The new Apple headquarters Justin Sullivan/Getty Images

Les rentiers sont là

GENÈVE – Depuis la crise financière de 2008, les décideurs et les institutions internationales ont régulièrement exprimé des préoccupations au sujet de l'élargissement des inégalités de revenus et de ses conséquences politiques indésirables. Le plus souvent, ils attribuent le problème à des facteurs « exogènes », tels que le commerce mondial et les nouvelles technologies.

En se concentrant sur le commerce et les nouvelles technologies, les décideurs sont passés à côté d’un déterminant des inégalités encore plus important: le comportement endémique de recherche de rentes, qui découle de la concentration du marché, de la puissance accrue des entreprises et de l’emprise réglementaire.
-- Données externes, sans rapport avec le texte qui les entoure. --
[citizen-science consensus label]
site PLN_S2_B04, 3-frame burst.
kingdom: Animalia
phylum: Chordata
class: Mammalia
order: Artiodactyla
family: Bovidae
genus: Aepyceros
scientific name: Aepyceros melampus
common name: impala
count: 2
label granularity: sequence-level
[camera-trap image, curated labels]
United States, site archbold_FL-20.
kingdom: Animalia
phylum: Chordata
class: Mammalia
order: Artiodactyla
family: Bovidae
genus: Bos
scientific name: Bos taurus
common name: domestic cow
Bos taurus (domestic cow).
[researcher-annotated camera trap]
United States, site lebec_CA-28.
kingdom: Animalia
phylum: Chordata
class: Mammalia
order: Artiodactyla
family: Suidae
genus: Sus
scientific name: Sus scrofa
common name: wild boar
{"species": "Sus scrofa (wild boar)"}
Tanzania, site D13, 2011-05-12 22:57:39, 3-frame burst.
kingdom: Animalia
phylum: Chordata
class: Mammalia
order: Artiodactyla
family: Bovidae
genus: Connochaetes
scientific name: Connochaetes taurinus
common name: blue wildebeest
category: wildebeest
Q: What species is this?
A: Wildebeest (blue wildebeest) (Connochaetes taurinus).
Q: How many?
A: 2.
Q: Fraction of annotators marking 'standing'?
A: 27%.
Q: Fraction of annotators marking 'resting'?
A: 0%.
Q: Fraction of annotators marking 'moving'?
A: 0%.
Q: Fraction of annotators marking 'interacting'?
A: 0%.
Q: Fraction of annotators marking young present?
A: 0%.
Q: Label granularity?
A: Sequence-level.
Une rente, au sens large, est un revenu provenant uniquement de la propriété et du contrôle d'un actif, plutôt que d’une utilisation innovante de ressources économiques dans un esprit d’entreprise. Lorsque l'économiste britannique John Maynard Keynes prévoyait « l'euthanasie des rentiers » dans son livre de 1936 La Théorie générale del’emploi, l’intérêt et l’argent, il faisait référence à une classe financière qui n’avait d'autre but que celui d'exploiter les rares capitaux pour son propre bénéfice. Pourtant, au cours des trois dernières décennies, les rentiers financiers ont pris leur revanche. Grâce à la création de crédit privé et l'alchimie financière, ils ont amassé d'énormes gains, qui sont incroyablement disproportionnés par rapport au rendement social de leurs activités.